# Requirements:
A. In the neural network course text, what topics does exercise12_HyperParameterTuning.ipynb introduce? List all of them.
B. Answer these questions from the neural network course text:
(i) Which file's implementation is compared against a TF model in Exercise 11?
(ii) What activation function does the multiclass classification notebook use in the output layer?
(iii) What kind of application is everything applied to at the end?

# Text block:
We should not miss these brilliant resources to start with neural networks
- [https://pythonalgos.com/create-a-neural-network-from-scratch-in-python-3/](https://pythonalgos.com/create-a-neural-network-from-scratch-in-python-3/)
- [https://playground.tensorflow.org](https://playground.tensorflow.org)
- https://www.tensorflow.org/tutorials/keras/overfit_and_underfit (and the other tutorials found there)

## Exercise 11: Binary Classification

- With [exercise11_binary_logistic_regression_tf.py](exercise11_binary_logistic_regression_tf.py) we **compare our** above implementation [exercise10_binary_logistic_regression.py](exercise10_binary_logistic_regression.py) **against a TF model**
- Next, we create more complex models in [exercise11_binary_logistic_regression_tf_with_hidden_layers.py](exercise11_binary_logistic_regression_tf_with_hidden_layers.py) using **hidden layers**, but still with **manually tuned hyper parameters**



## Exercise 12: Multiclass Classification

- With [exercise12_MulticlassClassification_CategoricalCrossentropy.ipynb](exercise12_MulticlassClassification_CategoricalCrossentropy.ipynb) we expand the example [exercise11_binary_logistic_regression_tf_with_hidden_layers.py](exercise11_binary_logistic_regression_tf_with_hidden_layers.py) towards **classification of more than two classes** using **softmax activation** function in the output layer

- With [exercise12_HyperParameterTuning.ipynb](exercise12_HyperParameterTuning.ipynb) we introduce
    - data split into train, validate, test data sets
    - hyper parameter tuning  
    - one hot encoding
    - training of best model with re-set weights using train / val data set
    - final prediction on unseen test data set compared to predictions on train / val data sets
    - confusion matrix and visualization of predictions
    
- Finally we apply all this to a music genre classification application in [exercise12_MusicGenreClassification.ipynb](exercise12_MusicGenreClassification.ipynb)

# Excerpted records:
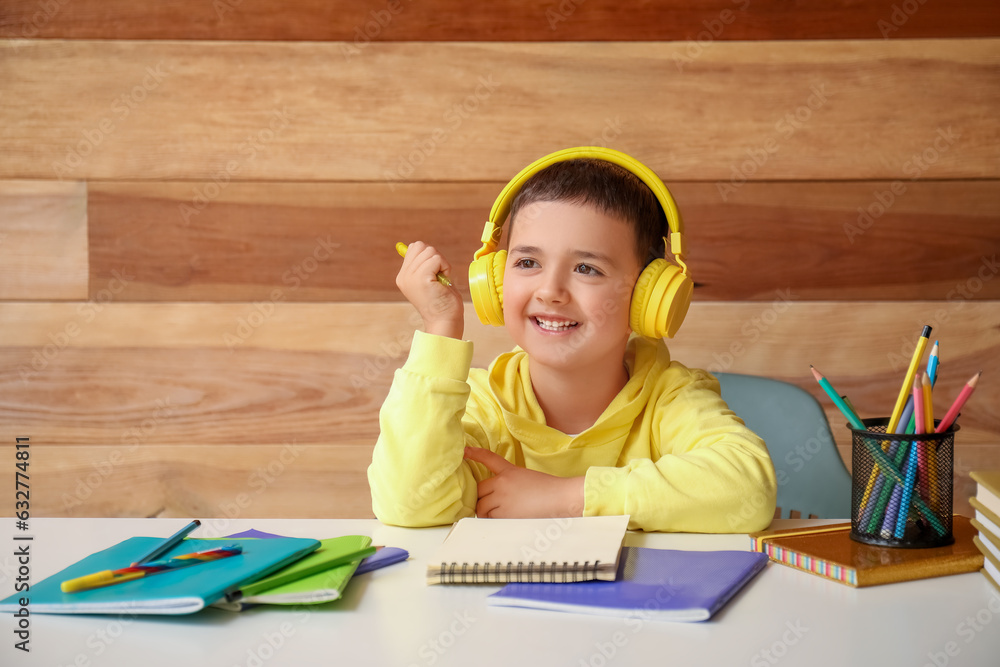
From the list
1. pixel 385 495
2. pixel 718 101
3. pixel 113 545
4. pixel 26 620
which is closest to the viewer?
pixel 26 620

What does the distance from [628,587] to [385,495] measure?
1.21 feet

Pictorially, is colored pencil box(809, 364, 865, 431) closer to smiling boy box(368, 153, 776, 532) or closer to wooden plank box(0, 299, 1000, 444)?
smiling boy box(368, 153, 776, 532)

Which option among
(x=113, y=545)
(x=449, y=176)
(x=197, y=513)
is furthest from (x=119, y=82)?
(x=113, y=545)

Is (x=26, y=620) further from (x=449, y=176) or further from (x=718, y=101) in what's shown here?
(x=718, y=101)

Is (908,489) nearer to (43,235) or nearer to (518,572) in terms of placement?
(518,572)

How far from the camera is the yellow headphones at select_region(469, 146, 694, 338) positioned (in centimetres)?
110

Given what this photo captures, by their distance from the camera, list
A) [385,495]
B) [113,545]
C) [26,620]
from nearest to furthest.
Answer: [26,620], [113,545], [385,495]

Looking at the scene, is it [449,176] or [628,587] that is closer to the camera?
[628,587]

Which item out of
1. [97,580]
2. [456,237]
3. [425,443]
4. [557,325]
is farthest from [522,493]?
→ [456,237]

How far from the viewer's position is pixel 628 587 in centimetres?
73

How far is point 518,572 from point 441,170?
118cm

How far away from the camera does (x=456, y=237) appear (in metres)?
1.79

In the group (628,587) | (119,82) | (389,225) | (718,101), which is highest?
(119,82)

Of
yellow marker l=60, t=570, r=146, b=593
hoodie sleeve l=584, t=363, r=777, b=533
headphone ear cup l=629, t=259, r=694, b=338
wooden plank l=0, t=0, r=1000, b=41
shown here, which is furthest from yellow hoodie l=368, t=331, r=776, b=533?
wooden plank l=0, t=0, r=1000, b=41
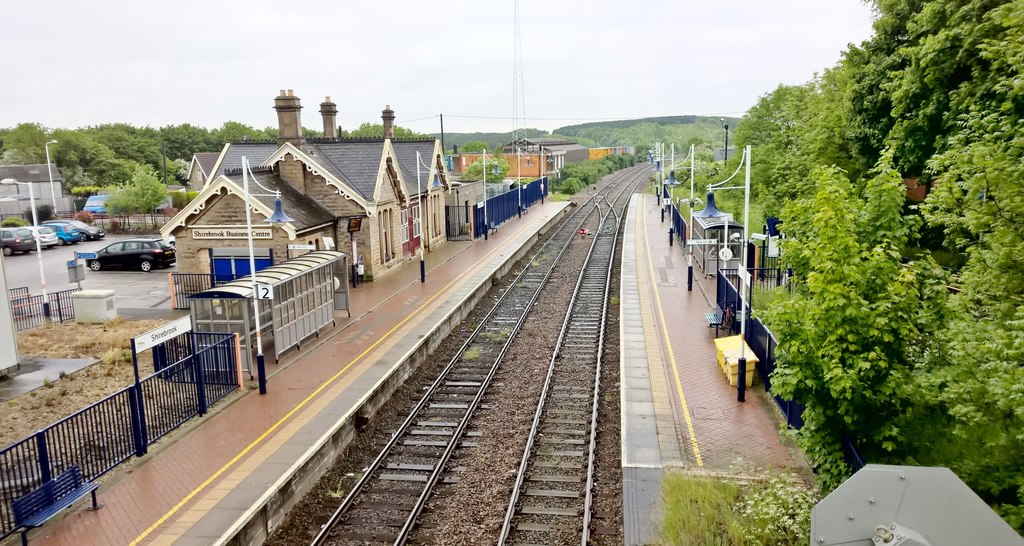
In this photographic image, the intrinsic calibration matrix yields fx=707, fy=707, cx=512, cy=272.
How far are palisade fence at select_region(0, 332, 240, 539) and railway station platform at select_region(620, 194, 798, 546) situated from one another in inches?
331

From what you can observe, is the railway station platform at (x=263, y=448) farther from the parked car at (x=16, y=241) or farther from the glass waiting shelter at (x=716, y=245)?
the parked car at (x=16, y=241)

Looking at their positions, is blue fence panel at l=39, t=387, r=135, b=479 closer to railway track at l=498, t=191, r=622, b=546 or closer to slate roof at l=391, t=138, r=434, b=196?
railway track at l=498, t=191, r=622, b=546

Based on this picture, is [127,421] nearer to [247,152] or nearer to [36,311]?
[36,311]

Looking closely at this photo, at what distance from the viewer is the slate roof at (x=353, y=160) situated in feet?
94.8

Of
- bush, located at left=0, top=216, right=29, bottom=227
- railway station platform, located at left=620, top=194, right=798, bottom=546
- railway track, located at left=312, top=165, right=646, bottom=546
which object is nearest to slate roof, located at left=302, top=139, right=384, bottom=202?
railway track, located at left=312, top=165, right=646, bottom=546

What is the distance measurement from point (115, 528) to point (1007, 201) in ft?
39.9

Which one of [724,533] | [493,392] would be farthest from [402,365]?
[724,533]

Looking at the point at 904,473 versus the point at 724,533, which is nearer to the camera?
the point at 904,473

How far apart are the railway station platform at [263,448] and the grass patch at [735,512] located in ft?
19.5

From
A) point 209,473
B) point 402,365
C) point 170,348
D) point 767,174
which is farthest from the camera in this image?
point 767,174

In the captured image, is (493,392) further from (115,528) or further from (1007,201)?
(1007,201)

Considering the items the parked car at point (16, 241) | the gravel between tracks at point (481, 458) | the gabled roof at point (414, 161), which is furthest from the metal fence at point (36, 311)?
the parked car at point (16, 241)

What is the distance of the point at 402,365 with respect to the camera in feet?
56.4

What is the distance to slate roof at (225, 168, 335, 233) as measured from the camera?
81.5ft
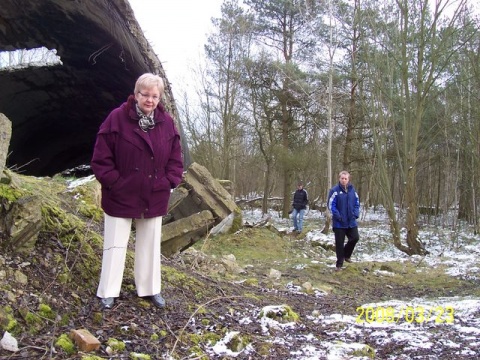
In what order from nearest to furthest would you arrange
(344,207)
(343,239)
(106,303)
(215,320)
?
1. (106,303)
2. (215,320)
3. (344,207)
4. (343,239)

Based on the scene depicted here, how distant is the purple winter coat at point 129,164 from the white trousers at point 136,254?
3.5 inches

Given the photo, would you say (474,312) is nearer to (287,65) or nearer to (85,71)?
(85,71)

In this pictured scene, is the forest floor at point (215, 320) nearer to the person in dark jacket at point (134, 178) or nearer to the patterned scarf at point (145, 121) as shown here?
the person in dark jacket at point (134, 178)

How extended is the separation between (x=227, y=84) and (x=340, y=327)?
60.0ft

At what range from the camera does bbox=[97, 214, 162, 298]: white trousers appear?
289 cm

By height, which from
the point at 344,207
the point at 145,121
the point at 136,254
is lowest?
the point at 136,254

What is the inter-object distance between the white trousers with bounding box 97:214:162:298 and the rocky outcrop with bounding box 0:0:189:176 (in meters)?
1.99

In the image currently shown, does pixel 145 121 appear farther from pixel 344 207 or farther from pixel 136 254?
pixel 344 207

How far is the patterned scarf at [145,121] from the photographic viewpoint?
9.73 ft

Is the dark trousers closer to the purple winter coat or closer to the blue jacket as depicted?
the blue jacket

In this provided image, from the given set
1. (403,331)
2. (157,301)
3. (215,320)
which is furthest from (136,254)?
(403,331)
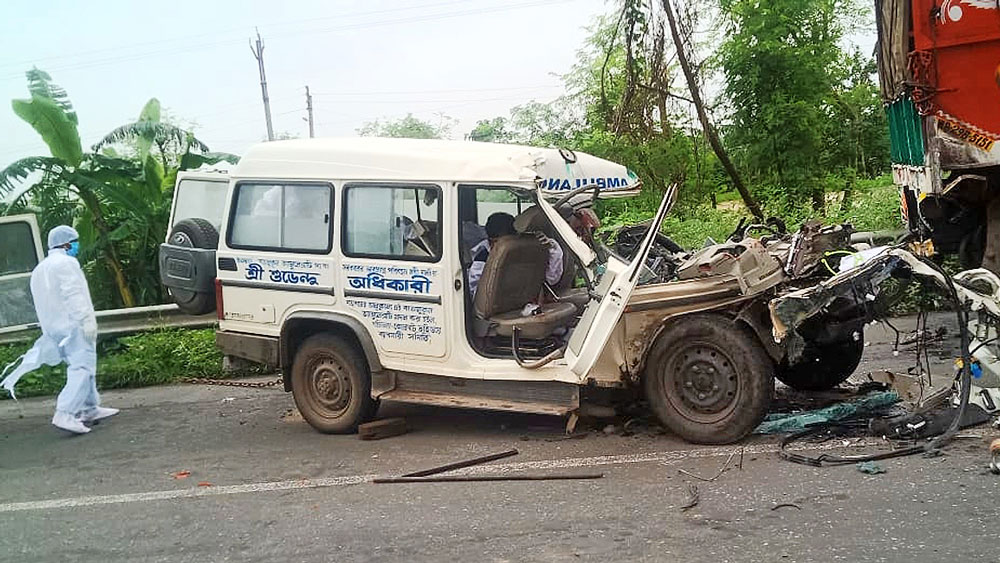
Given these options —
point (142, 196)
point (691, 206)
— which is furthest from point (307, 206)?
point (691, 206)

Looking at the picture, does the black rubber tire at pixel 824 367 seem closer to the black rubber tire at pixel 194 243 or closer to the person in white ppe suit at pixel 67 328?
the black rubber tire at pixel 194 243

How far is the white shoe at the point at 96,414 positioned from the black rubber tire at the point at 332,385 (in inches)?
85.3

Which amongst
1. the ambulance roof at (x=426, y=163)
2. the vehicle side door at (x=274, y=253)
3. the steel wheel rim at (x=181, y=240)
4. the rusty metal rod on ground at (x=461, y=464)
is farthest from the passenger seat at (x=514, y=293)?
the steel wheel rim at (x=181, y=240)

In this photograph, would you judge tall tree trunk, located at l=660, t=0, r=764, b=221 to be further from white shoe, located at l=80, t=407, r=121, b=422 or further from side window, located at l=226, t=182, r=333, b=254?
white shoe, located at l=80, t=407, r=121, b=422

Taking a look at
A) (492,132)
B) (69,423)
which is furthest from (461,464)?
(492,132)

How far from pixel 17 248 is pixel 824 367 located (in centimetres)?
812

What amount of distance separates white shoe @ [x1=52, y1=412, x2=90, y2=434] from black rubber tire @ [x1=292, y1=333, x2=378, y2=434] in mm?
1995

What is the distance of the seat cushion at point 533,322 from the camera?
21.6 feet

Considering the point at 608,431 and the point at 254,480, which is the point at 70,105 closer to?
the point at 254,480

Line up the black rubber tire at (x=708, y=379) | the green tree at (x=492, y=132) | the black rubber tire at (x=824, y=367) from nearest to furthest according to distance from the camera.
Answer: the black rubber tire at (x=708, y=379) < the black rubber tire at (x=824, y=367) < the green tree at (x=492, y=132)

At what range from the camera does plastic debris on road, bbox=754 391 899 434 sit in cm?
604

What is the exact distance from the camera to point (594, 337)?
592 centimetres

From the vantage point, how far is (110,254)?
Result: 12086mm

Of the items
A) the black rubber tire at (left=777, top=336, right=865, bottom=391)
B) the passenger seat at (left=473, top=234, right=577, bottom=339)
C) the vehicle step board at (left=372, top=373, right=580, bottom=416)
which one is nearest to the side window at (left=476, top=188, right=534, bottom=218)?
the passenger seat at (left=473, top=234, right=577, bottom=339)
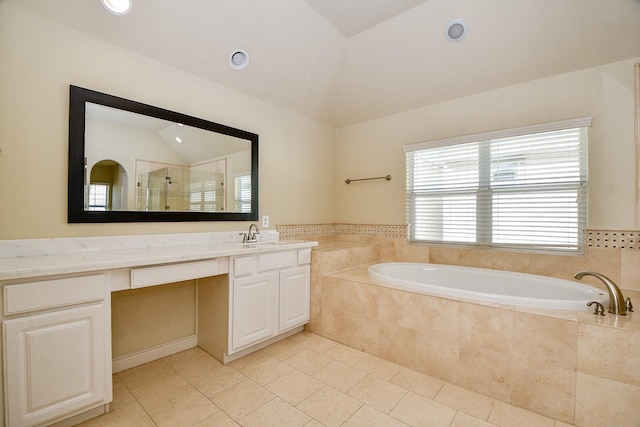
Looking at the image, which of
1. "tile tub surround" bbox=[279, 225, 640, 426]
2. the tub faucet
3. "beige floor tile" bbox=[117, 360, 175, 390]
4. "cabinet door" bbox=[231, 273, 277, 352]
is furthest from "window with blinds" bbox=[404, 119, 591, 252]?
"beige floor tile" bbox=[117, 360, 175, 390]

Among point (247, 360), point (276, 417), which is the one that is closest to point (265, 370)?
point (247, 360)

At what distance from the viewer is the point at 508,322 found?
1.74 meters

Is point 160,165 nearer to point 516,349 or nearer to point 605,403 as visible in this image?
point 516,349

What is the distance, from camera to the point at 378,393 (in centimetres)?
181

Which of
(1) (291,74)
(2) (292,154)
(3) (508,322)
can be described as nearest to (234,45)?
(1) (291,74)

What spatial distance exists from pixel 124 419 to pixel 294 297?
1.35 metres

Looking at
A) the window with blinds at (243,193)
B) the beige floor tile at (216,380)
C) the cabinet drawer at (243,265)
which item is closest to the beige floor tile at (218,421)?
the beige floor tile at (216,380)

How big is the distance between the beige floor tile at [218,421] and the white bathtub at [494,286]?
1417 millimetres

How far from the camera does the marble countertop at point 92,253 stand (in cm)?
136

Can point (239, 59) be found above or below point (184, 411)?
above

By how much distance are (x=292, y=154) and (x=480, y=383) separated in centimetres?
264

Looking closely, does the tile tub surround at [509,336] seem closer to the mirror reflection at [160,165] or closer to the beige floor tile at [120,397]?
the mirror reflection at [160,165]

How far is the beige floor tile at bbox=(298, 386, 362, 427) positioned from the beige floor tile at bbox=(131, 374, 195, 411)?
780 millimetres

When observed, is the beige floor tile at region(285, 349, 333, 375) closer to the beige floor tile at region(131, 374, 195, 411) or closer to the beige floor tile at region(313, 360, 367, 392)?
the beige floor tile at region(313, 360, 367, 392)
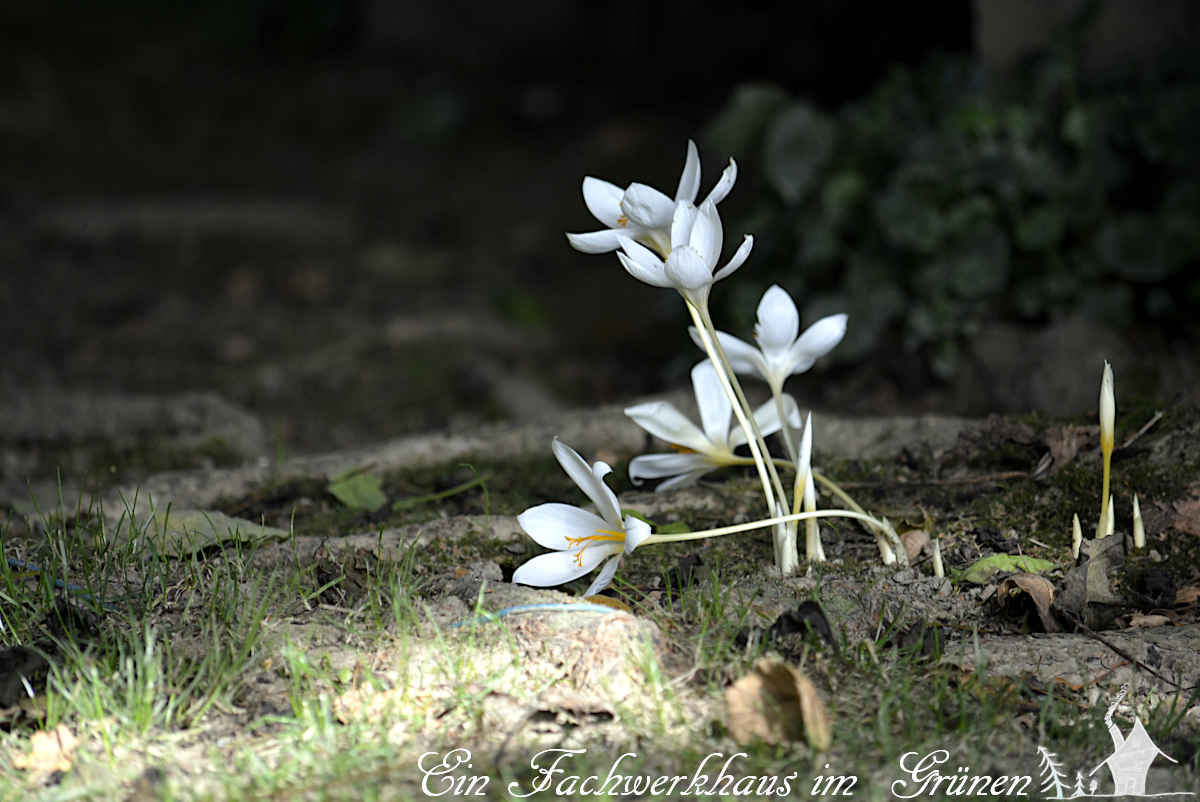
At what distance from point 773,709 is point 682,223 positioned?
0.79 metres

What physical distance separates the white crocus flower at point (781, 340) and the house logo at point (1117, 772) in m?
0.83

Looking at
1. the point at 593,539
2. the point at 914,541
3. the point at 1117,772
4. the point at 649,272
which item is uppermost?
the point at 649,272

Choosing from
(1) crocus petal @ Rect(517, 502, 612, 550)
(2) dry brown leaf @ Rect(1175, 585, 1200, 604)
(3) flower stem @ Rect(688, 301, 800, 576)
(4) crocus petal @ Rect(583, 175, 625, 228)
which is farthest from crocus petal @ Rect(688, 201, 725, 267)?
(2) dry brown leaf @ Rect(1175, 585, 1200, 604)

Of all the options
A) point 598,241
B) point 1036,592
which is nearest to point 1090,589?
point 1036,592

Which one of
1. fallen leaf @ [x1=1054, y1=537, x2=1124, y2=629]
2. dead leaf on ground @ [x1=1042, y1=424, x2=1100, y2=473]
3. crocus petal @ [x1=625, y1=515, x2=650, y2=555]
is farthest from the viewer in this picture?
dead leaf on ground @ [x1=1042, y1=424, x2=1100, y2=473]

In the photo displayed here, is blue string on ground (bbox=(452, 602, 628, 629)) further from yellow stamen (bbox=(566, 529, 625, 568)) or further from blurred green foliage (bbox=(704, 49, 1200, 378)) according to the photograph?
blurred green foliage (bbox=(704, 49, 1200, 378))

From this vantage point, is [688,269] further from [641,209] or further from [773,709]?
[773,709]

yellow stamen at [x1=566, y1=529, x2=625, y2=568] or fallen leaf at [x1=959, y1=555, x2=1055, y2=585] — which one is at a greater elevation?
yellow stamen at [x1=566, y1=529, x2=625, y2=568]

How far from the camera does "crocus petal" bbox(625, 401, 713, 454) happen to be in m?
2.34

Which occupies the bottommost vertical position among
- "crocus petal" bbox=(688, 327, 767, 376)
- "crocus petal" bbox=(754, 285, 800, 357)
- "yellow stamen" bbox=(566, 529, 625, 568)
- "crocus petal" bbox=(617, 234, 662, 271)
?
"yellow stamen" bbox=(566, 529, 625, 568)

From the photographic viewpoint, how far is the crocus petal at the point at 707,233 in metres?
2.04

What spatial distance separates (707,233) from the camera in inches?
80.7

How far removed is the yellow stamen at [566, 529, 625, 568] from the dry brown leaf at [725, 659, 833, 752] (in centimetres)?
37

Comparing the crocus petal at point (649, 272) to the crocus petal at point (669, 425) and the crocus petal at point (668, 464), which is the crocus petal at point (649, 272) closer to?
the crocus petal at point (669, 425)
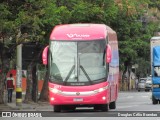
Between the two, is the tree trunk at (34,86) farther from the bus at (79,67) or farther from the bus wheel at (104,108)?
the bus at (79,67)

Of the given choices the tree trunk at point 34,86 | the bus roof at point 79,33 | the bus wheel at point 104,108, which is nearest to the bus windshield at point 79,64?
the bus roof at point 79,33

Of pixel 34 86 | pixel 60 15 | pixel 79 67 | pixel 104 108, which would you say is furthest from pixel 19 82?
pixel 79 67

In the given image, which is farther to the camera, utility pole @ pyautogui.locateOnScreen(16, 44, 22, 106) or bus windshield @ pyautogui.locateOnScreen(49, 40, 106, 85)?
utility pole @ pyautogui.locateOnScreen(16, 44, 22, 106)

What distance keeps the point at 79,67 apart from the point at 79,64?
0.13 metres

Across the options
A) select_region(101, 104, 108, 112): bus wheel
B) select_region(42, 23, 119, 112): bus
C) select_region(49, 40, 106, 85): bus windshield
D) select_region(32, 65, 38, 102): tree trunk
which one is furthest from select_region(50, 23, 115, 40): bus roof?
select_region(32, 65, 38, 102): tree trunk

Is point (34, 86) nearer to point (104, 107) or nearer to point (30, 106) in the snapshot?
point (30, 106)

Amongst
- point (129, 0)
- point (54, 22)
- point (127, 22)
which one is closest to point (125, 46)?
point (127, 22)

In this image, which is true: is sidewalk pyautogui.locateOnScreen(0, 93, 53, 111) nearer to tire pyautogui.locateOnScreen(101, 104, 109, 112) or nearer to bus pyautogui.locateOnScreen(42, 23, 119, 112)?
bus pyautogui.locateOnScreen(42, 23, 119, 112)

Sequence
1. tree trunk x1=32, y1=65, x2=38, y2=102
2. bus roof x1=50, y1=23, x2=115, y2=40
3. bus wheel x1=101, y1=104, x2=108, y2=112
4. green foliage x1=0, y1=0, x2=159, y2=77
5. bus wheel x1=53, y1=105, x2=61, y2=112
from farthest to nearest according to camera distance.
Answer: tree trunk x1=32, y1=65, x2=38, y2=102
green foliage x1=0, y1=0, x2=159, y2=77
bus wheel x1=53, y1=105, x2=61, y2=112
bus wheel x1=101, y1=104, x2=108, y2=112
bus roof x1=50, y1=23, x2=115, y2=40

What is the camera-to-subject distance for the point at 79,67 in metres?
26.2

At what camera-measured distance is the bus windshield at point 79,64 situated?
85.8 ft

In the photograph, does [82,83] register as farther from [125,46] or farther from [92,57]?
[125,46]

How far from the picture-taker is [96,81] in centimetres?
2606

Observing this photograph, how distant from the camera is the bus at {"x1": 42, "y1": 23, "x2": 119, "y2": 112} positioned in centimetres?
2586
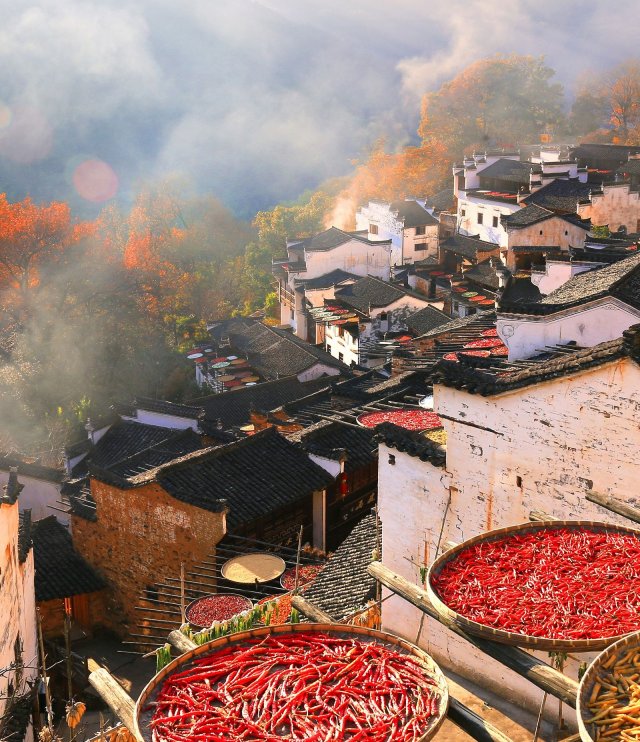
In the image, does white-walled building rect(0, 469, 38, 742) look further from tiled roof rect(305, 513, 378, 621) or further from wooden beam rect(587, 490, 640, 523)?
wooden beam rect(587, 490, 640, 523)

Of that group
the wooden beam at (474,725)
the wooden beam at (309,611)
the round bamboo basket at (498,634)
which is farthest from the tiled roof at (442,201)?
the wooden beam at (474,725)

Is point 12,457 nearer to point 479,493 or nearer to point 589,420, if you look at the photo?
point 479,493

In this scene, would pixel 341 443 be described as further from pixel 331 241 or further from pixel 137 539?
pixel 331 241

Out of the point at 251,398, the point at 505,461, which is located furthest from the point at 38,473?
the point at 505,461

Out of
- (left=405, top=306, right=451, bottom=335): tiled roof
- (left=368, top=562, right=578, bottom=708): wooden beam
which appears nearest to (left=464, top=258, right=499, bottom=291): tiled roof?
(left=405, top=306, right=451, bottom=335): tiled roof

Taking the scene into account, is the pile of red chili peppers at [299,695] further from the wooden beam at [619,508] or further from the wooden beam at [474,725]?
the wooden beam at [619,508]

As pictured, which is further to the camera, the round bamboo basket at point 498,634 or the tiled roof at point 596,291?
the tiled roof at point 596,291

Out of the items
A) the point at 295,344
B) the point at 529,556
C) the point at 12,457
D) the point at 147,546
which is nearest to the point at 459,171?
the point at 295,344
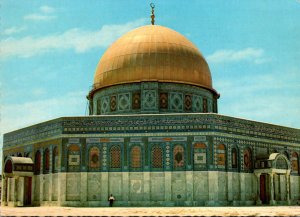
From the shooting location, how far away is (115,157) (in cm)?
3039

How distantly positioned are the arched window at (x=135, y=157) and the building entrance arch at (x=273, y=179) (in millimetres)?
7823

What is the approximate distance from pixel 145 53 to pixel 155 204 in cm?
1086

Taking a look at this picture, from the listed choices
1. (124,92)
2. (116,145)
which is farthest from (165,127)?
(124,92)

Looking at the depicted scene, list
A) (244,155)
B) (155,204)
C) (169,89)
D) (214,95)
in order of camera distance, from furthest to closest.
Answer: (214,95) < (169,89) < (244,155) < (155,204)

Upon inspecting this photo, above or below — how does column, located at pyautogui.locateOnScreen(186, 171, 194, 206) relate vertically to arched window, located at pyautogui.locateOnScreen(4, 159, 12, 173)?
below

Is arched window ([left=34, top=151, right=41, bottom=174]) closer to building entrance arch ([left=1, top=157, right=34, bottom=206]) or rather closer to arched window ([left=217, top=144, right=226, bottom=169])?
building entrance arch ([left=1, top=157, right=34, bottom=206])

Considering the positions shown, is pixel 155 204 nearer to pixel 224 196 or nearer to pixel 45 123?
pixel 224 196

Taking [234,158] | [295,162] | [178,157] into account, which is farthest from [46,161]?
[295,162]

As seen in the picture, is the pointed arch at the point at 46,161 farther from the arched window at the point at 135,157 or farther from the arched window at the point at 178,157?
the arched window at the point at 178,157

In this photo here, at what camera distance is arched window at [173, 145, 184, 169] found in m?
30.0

# Exercise responses:
A.
- data split into train, validate, test data sets
- hyper parameter tuning
- one hot encoding
- training of best model with re-set weights using train / val data set
- final prediction on unseen test data set compared to predictions on train / val data sets
- confusion matrix and visualization of predictions

B.
(i) exercise10_binary_logistic_regression.py
(ii) Softmax
(iii) A music genre classification application